Intravenous (intravenously), intramuscularly (in / m) (only with complicated or uncomplicated urinary tract infections of mild and moderate severity caused by E. coli). Doses and the route of administration of the drug vary depending on the sensitivity of the microorganisms of the pathogens, the severity of the infection, as well as the state of kidney function in the patient.
Pneumonia (moderate to severe), caused by Streptococcus pneumoniae (including cases of association with concomitant bacteremia). Pseudomonas aeruginosa, Klebsiella pneumoniae or Enterobacter spp.: in / in 1-2 g every 12 hours for 10 days.
Febrile neutropenia (empirical therapy): iv 2 g every 8 hours for 7 days or until neutropenia is resolved.
Complicated or uncomplicated urinary tract infections nymeth light and medium severity caused by Escherichia coli. Klebsiella pneumoniae.
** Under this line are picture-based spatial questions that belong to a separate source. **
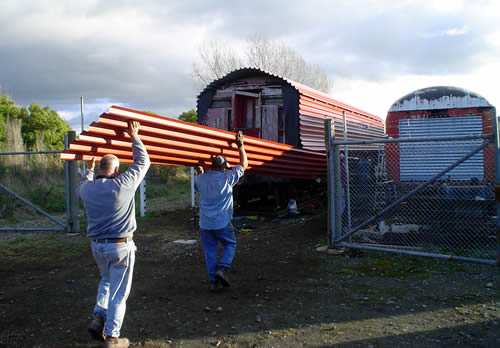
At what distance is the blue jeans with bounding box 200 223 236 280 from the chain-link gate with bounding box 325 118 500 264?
Result: 92.3 inches

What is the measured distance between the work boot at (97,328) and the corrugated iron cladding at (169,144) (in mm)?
2258

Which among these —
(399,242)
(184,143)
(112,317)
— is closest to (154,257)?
(184,143)

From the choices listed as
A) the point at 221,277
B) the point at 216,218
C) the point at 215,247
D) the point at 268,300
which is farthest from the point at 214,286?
the point at 216,218

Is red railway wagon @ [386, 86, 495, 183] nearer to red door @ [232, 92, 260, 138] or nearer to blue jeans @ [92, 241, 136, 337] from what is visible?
red door @ [232, 92, 260, 138]

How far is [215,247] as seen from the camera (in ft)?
17.5

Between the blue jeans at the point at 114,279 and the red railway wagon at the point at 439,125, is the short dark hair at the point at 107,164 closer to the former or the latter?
the blue jeans at the point at 114,279

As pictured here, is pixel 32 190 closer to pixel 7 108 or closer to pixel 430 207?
pixel 7 108

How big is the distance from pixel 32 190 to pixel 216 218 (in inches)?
507

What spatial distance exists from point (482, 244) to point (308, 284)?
375cm

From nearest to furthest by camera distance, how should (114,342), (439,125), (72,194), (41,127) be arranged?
(114,342) → (72,194) → (439,125) → (41,127)

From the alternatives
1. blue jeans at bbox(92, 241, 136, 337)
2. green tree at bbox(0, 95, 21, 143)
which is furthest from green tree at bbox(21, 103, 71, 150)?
blue jeans at bbox(92, 241, 136, 337)

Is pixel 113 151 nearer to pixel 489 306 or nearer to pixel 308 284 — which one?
pixel 308 284

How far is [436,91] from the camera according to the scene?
10141 millimetres

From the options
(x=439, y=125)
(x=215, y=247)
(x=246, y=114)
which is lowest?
(x=215, y=247)
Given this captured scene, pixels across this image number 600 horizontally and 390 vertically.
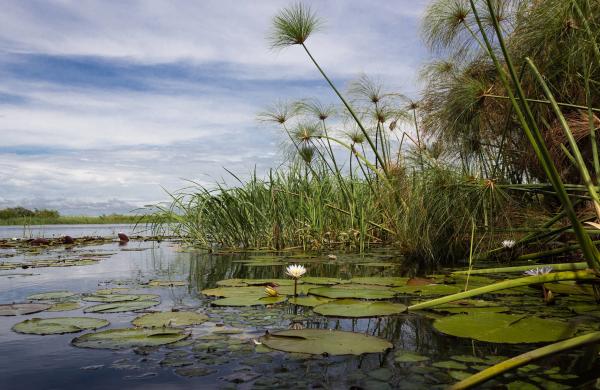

Proteus mirabilis: in / in or / m (only for infections caused by Escherichia coli) for 0.5-1 g every 12 h "for 7-10 days.
Severe complicated or uncomplicated urinary tract infections (including pyelonephritis) caused by Escherichia coli or Klebsiella pneumoniae: in / in 2 g every 12 hours for 10 days.
Moderately severe and severe infections of the skin and soft tissues, caused by Staphylococcus aureus (only methicillin-sensitive strains). Streptococcus pyogenes: in / in 2 g every 2 hours for 10 days.
Complicated intra-abdominal infections (in combination with metronidazole) caused by Escherichia coli, Klebsiella pneumoniae, Pseudomonas aeruginosa, Enterobacter spp., Bacteroides frangilis: in / in 2 g every 12 hours for 7-10 days.
To prevent infection during surgical interventions on the abdominal organs: 60 minutes prior to the beginning of the surgical operation, 2 g of the drug is administered intravenously for 30 minutes. At the end of the infusion, add an additional 500 mg of metronidazole intravenously. Metronidazole solutions should not be administered concomitantly with cefepime. Infusion system before the introduction of metronidazole should be washed. During long (more than 12 hours) surgical operations 12 hours after the first dose, it is recommended to re-administer 2 g of the drug intravenously for 30 minutes, followed by the administration of 500 mg of metronidazole.
In children from 2 months to 16 years of age and with a body weight of up to 40 kg, the recommended dosing regimen for all indications (excluding febrile neutropenia) is 50 mg / kg every 12 hours IV; with febrile neutropenia - 50 mg / kg every 8 hours. Duration of treatment as in adults (7-10 days).
In patients with impaired renal function (creatinine clearance <30 ml / min), the dose of the drug should be adjusted. The initial dose of cefepime should be the same as for patients with normal renal function. Recommended maintenance dosespreparation are presented in the table.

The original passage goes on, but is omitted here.